Sytronik / pyin-rs

pYIN pitch detection algorithm written in Rust
MIT License
9 stars 1 forks source link

more idiomatic api #4

Open m4b opened 7 months ago

m4b commented 7 months ago

Hello,

This is really cool you ported this algorithm to rust, thank you for all your work! Ideally a (rust) PSOLA algorithm with this would allow very simple but interesting audio manipulations of spoken voice, for example.

So I'm wondering if you have any plans to make the api more "idiomatic rust", specifically, here are a couple issues I encountered and which I think could improve:

  1. The wav input being a CowArray forces users to explicitly depend on ndarray; more idiomatic would be e.g., a &[T] or &[f32] or &[i16], depending on how this gets done. I also understand this gets more complicated when there are multiple channels, but it might be nice for a "simple" api that accepts a (&[f32], usize) or something that has num channels, etc., so there is less burden on the user to convert to appropriate types, etc. For example, this is a lot of type manipulations just to get that CowArray (I had to look at your binary to even see how to do this, since i don't use ndarray at all):
        let shape = (1, wav.len());
        let wav = Array2::from_shape_vec(shape.strides((1, shape.0)), wav).unwrap();
        let (f0, voiced_flag, voiced_prob) =
            pyin_exec.pyin(wav.remove_axis(Axis(0)).into(), fill_unvoiced, pad_mode);

    I'd prefer something like:

      let wav: Vec<f32> = ...;
      let (f0, voiced_flag, voiced_prob): (Vec<f32>, Vec<bool>, Vec<f32>) = pyin_exec.pyin_with(&wav, nchannels, fil_unvoiced, pad_mode);

    Note that the returned objects are regular vecs, and user doesn't need to know about ndarrays or cows arrays or whatever, etc.

  2. Reuse of storage; specifically, the api can be made backwards compatible by exposing a inout version (where you pass in the storage, e.g., f0 vec, voiced flag, voiced_prob via &mut), and the current api calls this internally with local vecs as the inouts and returns those. (of course this would also likely depend on above, using vecs as returns etc.)
  3. Not really api related, but if the number of deps the library uses could be trimmed down, that would be a plus too. Probably majority come from ndarray, I'm not sure. Similarly, there are some older crates (nalgebra 0.27, depended on by statrs, which rustc flags as having invalid code and will break at a future date) in the dep tree, that could use a version bump/update most likely.

Regardless whether you make it more idiomatic or not, thank you so much for writing this in rust, really great stuff! :)
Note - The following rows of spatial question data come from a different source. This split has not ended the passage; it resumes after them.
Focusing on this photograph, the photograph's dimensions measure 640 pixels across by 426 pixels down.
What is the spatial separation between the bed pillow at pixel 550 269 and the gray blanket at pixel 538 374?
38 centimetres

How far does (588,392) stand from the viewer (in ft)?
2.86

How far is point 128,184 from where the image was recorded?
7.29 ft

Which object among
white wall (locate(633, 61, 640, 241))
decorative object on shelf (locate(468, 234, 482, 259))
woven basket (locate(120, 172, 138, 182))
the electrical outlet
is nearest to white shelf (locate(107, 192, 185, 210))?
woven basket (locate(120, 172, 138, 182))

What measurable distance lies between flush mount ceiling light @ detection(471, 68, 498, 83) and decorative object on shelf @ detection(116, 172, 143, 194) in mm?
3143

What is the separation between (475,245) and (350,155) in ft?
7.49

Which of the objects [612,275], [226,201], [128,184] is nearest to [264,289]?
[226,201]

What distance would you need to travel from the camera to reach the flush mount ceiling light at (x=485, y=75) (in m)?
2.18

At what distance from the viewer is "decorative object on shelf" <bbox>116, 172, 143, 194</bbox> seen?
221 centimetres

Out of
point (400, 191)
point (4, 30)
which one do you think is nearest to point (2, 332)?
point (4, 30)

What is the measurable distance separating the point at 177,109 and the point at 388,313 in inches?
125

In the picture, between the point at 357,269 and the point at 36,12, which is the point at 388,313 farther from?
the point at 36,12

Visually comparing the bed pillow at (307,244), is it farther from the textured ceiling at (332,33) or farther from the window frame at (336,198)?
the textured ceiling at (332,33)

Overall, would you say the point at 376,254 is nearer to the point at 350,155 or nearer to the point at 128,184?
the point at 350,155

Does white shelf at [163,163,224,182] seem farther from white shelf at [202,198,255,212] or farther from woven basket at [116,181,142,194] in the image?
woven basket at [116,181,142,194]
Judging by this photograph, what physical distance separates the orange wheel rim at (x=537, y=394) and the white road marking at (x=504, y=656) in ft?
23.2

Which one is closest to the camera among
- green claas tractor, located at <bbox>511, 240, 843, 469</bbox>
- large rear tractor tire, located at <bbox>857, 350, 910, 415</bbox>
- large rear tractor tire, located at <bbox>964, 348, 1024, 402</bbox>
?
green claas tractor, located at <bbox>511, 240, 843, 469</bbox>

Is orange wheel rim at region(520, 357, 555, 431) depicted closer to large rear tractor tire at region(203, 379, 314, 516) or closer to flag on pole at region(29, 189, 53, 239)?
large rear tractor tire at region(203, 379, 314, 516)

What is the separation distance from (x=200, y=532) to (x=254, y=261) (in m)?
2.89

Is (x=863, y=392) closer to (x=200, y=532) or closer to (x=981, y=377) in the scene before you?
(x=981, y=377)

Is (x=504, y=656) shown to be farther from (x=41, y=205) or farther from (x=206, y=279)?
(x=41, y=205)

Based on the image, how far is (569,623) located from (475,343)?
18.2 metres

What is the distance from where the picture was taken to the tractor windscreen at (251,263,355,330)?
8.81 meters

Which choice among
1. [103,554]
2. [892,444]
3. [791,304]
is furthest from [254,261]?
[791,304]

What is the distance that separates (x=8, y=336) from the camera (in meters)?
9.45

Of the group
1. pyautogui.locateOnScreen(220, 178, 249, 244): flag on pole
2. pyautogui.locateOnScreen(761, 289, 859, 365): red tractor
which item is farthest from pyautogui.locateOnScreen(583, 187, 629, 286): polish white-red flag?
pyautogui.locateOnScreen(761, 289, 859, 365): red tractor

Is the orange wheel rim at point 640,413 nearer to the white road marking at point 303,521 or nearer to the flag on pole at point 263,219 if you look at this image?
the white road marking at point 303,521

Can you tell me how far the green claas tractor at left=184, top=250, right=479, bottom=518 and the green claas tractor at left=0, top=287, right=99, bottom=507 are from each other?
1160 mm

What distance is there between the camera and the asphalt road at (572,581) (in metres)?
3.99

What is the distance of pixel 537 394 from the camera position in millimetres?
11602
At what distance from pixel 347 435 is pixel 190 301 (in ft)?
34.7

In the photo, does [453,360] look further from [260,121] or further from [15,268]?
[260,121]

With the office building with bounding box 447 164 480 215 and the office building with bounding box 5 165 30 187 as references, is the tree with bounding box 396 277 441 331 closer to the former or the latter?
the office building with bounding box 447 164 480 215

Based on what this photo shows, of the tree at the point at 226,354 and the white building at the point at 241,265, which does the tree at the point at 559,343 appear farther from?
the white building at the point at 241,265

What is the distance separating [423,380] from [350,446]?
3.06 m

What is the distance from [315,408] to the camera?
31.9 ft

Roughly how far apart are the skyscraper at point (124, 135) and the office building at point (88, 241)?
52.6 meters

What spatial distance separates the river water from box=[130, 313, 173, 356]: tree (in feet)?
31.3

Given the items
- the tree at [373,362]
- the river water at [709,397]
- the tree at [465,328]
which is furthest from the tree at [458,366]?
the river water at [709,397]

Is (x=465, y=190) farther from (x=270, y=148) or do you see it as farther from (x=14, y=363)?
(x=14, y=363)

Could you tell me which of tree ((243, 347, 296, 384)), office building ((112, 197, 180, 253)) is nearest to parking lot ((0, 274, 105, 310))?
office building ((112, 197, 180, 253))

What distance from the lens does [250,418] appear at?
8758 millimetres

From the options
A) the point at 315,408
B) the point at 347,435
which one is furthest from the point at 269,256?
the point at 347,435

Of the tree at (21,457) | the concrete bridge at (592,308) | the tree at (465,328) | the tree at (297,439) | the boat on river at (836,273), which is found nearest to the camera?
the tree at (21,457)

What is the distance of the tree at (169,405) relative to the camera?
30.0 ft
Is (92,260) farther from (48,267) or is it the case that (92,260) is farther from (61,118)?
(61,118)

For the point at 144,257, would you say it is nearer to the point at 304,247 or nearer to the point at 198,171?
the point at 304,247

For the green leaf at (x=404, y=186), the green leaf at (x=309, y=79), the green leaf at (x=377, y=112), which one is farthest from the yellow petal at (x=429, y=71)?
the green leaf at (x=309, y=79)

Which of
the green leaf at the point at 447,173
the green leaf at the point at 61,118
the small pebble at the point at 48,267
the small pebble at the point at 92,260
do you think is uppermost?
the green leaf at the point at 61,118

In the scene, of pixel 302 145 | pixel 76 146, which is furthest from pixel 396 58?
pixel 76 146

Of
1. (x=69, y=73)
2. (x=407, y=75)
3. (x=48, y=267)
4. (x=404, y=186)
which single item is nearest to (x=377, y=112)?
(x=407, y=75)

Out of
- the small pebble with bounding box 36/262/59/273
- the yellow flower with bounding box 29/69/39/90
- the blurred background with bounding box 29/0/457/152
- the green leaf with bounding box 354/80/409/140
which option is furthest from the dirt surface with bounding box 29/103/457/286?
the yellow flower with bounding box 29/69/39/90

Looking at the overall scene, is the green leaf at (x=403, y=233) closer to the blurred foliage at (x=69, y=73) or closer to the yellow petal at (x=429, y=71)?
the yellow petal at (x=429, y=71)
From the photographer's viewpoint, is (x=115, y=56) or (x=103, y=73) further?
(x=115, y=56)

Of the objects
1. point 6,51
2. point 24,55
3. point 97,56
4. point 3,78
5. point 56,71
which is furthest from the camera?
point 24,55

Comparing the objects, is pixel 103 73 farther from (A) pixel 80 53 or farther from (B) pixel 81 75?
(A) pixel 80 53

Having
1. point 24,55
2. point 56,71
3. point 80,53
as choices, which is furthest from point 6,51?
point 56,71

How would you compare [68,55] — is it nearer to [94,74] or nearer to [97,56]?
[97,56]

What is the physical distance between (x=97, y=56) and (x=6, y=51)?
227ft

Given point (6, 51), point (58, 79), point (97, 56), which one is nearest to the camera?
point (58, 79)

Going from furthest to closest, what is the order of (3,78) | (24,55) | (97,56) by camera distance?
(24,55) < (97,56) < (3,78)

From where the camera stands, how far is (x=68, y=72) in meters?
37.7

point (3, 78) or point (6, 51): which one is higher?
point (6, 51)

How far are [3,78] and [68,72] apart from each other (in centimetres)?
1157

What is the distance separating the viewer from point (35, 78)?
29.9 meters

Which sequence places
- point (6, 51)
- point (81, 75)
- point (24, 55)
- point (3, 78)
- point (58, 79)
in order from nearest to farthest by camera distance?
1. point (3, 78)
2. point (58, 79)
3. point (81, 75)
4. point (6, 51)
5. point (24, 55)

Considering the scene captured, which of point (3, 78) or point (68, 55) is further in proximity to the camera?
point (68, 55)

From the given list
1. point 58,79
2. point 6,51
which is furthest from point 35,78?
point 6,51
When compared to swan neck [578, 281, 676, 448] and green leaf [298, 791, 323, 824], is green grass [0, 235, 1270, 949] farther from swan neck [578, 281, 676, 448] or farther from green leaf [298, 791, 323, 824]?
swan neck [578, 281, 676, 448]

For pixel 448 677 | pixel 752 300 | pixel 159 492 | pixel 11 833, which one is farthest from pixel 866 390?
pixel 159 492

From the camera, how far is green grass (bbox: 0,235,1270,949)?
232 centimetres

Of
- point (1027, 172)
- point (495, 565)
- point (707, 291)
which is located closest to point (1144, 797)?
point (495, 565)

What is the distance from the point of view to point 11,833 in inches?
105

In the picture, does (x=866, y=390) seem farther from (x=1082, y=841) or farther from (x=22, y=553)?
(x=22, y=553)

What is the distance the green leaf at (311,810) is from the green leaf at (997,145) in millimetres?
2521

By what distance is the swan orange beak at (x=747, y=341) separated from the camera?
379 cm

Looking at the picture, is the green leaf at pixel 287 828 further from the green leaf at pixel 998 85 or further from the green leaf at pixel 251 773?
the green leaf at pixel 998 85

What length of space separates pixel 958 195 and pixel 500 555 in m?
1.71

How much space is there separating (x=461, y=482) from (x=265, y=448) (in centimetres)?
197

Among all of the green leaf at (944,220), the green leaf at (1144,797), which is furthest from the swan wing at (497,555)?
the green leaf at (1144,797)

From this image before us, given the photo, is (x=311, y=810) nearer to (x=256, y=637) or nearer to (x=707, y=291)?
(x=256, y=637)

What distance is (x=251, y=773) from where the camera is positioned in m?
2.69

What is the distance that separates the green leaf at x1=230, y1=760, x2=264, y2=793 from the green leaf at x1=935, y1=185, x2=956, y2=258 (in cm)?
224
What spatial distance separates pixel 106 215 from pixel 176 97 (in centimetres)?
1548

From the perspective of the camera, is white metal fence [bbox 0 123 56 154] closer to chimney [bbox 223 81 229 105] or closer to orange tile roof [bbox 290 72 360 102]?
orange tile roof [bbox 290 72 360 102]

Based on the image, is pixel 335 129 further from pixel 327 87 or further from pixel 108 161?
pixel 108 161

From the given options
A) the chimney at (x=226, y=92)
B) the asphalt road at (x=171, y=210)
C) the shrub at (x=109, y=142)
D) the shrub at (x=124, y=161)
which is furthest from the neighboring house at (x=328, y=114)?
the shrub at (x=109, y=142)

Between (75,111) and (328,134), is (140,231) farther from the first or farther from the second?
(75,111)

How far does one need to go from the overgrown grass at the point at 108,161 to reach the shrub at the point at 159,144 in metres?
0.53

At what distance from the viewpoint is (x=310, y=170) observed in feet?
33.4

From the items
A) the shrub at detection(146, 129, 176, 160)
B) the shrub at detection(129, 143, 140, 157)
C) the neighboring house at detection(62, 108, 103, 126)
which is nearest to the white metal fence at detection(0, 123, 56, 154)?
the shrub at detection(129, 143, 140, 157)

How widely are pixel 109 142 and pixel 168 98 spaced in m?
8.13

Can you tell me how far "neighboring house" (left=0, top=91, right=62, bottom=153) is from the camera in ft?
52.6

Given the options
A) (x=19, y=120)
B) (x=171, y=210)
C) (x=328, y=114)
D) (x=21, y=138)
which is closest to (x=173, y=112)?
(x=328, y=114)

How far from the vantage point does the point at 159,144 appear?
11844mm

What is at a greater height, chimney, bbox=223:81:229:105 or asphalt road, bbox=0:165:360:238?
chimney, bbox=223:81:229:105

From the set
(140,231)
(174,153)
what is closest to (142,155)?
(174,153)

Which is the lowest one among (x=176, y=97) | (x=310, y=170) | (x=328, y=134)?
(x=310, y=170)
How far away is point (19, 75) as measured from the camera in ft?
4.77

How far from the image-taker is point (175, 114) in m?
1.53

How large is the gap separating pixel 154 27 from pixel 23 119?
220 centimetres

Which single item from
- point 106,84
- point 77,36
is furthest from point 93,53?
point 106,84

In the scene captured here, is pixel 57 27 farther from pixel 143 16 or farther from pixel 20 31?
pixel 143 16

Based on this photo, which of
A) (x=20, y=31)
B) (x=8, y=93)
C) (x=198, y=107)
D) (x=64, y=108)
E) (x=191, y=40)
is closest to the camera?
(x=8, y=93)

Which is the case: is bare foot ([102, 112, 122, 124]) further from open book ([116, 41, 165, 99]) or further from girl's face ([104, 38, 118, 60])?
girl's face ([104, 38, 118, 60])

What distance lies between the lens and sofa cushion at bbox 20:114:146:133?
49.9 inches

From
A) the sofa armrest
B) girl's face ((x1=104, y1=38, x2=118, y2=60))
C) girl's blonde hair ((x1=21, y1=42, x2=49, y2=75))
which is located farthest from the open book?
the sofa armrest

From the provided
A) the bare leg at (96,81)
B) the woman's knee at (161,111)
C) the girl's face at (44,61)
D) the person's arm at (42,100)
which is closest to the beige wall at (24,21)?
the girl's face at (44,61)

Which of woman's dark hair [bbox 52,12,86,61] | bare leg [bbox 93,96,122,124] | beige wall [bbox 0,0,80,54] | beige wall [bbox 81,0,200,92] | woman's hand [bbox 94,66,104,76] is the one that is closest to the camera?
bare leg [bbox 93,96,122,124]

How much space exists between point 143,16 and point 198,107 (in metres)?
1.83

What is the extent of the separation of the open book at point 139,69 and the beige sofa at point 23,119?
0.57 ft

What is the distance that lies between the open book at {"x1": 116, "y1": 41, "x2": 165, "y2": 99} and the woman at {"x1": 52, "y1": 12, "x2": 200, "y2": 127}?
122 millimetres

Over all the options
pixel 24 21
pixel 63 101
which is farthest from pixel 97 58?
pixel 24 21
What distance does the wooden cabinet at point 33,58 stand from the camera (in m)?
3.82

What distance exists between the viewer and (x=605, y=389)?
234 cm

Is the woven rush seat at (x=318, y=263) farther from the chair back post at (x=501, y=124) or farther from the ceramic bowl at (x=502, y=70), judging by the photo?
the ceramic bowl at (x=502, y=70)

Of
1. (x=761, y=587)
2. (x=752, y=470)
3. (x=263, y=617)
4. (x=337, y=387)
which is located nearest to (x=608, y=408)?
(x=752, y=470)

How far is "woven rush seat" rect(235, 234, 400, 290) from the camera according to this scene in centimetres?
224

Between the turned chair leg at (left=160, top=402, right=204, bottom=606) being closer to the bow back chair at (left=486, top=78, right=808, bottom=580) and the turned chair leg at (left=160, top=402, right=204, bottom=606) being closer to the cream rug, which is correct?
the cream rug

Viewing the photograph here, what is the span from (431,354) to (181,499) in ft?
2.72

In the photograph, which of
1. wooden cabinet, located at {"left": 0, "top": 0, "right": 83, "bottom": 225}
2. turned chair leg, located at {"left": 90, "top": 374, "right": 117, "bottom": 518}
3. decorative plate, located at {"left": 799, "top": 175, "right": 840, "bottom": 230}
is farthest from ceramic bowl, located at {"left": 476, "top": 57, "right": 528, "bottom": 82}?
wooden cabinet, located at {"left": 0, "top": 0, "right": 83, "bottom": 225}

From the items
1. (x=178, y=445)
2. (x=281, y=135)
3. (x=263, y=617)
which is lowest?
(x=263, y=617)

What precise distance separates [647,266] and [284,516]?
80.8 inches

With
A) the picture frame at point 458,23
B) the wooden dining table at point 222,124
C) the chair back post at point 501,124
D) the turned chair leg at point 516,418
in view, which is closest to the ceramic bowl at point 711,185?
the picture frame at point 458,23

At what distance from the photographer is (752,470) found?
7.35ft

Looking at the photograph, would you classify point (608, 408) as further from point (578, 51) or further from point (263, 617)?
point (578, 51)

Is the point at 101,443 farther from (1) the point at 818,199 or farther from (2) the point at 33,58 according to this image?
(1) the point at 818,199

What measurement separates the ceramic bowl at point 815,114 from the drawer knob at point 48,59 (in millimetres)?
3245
m4b commented 7 months ago

I'd also (strongly) suggest that the binary, fii, have their deps split out; e.g., libc isn't required by the library, etc., clap isnt' required by the library, etc., and probably several others I haven't looked at. Additionally, the ffi stuff should be a feature flag so users don't need to compile/include it if only using the rust library. Much of this might partially/completely address the deps issue in point 3. above :)

m4b commented 7 months ago

One last point, you may want to consider a single return Vec, with e.g., Vec<Analysis>, where e.g.:

pub struct Analysis {
  freq: f32,
  voiced: bool,
  prob: f32,
}

Analysis is just a random name I chose, I'm sure there are better. This will have better cache locality, and users don't have to access other data via zipping, or indexing, etc.

I understand this diverges from the python api, but it is also more rustish to do this.

Sytronik commented 7 months ago

Thank you for your suggestions. I have not much experiences making Rust libraries. I will be grateful if you make PRs for them. If you can't, i will do it some day when possible, and will request your review.

Sytronik commented 1 month ago

I've worked some of your suggestions. Please check v1.2.0 release note. I couldn't do no. 2, 3 of your suggestions, because It required much work that I can't handle now. Again, I'll do them when possible. Thanks.